Records toppled for Zeng Fanzhi, whose Xiehe Hospital Series Triptych, from 1992 (est. £500–700,000; $1–1.4 million), soared to £2,764,000 ($5,528,000), and Wang Guangyi, whose massive Mao AO, from 1988 (est. £500–700,000; $1–1.4 million), shot to £2,036,000 ($4.1 million). The buyer of the Wang, as well as of Fang Lijun’s desolate Oil Painting 11, 1988 (est. £100–150,000; $205–307,000), for £300,000 ($610,000), was Evelyn Lin, head of Chinese contemporary art at Sotheby’s Hong Kong. Another Wang, Great Criticism: Coca-Cola, 1991–94 (est. £400–600,000; $819,000–1.2 million), sold for £893,000 to Larry Warsh, the consignor’s son-in-law.

Any concerns about a slowing of Hirst’s hyper-active market vanished in Phillips’s various-owner segment, where New York dealer Philippe Segalot won the artist’s 2002–04 butterfly painting Eternity (est. £2.5–3.5 million; $5.1–7.2 million) for £4,724,000 ($9.6 million). Jay Jopling of London’s White Cube was the underbidder.

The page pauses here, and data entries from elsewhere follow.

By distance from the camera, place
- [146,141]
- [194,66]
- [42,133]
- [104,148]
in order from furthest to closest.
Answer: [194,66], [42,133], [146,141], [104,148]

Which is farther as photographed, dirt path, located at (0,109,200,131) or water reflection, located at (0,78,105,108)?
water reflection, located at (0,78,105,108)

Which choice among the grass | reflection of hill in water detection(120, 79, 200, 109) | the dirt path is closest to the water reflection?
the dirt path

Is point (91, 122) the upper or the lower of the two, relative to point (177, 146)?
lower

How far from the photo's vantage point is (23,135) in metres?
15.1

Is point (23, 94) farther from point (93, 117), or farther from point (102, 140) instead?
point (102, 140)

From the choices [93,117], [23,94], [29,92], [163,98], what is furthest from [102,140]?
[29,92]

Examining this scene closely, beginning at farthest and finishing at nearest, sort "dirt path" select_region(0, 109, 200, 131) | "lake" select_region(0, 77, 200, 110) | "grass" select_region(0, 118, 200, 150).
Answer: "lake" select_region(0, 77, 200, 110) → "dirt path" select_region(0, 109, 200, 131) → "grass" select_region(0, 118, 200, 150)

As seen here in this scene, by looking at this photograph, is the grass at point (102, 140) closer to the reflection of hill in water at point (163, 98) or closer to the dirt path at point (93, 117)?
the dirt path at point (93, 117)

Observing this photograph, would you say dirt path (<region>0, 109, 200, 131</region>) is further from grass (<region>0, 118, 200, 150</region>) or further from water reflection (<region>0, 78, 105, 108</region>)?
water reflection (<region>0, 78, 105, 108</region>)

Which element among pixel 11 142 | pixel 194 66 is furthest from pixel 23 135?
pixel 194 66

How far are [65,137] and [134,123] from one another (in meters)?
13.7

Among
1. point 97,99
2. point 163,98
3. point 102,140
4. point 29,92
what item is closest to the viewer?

The series of sales culminated at Christie’s on October 14, when Marc Newson’s Lockheed Lounge LC-1, from 1985 (est. £800,000–1.2 million; $1.6–2.5 million), sold to a telephone bidder for £748,500 ($1.5 million). This smashed the record of $968,000 set by another version of the chaise in a 20th-century design sale at Sotheby’s New York in June 2006.

One of the big-ticket lots, Francis Bacon’s Study from the Human Body, Man Turning on the Light, from 1973–74 (est. £7–9 million; $14.3–18.4 million), was consigned to the auction by the Royal College of Art. The artist had given the work to the institution in lieu of rent for a studio he used for eight months after a fire damaged his own work space. The picture went to a phone bidder for £8,084,500 ($16.4 million).